How do we see? The answer to this very old riddle of mankind has not been found yet...
Is it, nevertheless, possible to construct machines which see? We think: yes!
What do we need for technical vision systems?
Vision research is a truly interdisciplinary field; it employs models and methods from very different areas:
- Applied mathematics (statistics and estimation theory)
- Physics (optics and dynamics, as well as statistical physics)
- Computer science (software design and software systems engineering) and processing processing (information theory, pattern recognition)
- Electronics engineering (for the hardware substrate)
- Photogrammetry (when it comes to measuring, and dealing with errors)
- and a small quantum of philosophical reasoning, as well.
'Seeing is a process that produces a description from the pictures which we obtain from the outside. This description is useful to the person who sees and is not loaded with irrelevant information...'
(David Marr, MIT)
Hermann von Helmholtz, one of the most famous German physicists of the 19th century, has worked intensively on the process of seeing. He wrote:
'Any psychical activity which leads us to the perception that there is a certain object of a certain kind at a certain place outside ourselves generally is not a conscious but an unconscious one. As far as the result is concerned, such an activity seems to be a conclusion... So I will denote the psychological processes of ordinary perception as `unconscious conclusions`, since this name distinguishes the latter sufficiently from conscious conclusions.'
The goal of our current research work is the automatic generation of a physically meaningful description of scenes from image sequences. This description covers the geometrical structure, position relations and trajectories of objects (inclusive of possible ego-motion).
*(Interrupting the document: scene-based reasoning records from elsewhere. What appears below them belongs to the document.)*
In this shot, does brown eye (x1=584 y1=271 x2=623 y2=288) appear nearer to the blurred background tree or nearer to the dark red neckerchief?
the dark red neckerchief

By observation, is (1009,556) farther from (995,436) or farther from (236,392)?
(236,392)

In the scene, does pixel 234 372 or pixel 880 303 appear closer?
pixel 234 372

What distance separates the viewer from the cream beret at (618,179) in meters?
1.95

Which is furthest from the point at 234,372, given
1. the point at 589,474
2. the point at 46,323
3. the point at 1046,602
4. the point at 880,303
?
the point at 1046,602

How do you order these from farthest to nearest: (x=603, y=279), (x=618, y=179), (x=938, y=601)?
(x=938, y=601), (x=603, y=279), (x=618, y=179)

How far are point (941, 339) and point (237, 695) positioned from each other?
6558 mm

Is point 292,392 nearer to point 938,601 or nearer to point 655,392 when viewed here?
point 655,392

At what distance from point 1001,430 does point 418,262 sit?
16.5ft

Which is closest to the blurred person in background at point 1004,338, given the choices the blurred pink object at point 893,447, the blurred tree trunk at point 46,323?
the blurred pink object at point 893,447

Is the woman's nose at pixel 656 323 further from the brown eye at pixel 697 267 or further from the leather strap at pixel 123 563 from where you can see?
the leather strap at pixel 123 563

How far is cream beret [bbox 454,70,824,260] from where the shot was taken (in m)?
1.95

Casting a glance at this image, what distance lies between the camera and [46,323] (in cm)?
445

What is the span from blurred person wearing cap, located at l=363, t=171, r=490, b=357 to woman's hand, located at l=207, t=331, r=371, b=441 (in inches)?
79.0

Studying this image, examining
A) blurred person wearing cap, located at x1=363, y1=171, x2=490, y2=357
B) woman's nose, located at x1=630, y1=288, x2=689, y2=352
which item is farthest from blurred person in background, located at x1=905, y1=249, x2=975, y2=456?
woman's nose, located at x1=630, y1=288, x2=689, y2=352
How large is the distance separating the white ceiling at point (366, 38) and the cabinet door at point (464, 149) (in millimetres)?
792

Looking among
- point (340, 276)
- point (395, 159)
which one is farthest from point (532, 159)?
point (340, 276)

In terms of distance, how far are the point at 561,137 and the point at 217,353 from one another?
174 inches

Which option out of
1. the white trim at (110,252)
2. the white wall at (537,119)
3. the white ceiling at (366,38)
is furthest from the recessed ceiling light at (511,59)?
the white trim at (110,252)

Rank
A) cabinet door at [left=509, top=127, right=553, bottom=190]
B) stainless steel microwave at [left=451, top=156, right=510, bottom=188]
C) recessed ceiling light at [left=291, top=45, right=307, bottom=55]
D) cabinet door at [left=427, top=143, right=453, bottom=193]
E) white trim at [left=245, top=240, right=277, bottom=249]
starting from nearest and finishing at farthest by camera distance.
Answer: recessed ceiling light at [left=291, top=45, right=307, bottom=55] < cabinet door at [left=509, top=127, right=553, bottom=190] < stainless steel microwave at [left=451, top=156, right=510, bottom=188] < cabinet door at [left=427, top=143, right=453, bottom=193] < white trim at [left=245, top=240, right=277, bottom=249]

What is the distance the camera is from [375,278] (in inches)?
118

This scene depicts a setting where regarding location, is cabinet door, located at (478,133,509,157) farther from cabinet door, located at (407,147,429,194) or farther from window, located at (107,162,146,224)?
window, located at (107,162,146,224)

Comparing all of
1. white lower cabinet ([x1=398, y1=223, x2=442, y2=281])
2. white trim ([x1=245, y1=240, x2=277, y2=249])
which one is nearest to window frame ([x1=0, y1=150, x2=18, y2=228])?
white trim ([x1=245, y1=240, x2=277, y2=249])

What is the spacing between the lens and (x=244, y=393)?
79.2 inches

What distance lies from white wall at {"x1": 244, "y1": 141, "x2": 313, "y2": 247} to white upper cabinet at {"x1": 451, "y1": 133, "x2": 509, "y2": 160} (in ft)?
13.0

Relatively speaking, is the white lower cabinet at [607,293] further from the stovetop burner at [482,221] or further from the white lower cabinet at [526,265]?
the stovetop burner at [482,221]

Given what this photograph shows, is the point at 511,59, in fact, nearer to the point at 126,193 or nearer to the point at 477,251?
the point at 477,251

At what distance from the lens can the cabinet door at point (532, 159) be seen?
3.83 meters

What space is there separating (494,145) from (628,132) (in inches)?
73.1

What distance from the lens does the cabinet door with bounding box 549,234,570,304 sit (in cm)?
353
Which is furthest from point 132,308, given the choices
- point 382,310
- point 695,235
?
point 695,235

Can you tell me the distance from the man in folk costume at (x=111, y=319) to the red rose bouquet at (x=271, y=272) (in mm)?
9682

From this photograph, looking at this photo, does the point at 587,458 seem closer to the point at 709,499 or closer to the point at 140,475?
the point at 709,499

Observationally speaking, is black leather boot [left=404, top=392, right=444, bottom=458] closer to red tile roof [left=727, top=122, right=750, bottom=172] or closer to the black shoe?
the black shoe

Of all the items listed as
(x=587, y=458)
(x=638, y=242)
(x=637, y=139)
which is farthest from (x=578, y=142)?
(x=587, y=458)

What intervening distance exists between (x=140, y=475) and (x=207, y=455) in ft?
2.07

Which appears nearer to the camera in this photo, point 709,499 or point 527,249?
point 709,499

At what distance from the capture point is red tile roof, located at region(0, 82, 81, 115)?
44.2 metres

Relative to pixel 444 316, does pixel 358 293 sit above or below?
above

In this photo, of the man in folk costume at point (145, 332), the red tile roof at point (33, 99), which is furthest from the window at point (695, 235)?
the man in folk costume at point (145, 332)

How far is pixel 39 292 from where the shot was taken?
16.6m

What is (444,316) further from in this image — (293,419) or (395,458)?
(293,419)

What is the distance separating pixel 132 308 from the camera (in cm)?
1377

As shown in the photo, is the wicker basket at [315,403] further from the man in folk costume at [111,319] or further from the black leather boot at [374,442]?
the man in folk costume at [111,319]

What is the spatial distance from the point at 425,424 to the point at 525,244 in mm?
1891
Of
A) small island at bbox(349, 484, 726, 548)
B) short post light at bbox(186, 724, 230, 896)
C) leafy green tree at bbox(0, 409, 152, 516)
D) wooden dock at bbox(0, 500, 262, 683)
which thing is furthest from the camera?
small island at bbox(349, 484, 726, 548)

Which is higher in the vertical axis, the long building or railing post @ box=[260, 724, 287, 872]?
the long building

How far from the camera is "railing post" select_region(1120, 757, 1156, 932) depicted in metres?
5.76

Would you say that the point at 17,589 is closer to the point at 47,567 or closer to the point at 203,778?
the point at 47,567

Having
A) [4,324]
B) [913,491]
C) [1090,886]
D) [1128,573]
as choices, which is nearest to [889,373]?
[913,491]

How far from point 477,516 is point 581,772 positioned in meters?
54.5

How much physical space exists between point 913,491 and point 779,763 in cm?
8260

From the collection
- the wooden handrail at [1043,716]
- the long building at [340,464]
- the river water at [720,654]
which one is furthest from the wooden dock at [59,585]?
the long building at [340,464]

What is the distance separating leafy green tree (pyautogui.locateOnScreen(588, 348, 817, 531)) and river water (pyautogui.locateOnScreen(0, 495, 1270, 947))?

Imagine your car is equipped with eyes in order to assist you in driving, or navigates autonomously in heavy traffic --- even at the Arc de Triomphe during rush hour...
A description of that kind permits, compact storage and efficient transfer of the underlying image signals. On the other hand, it makes possible to use camera and computer as a measuring instrument for dynamic processes and as an environmental sensor for autonomous systems (e.g. robots or vehicles).
Current work deals with the statistical modelling of object views and the appropriate motion trajectories, the robust estimation of 2D and 3D motion parameters. This all contributes to continuous incremental learning of an unknown environment from long image sequences: visual exploration.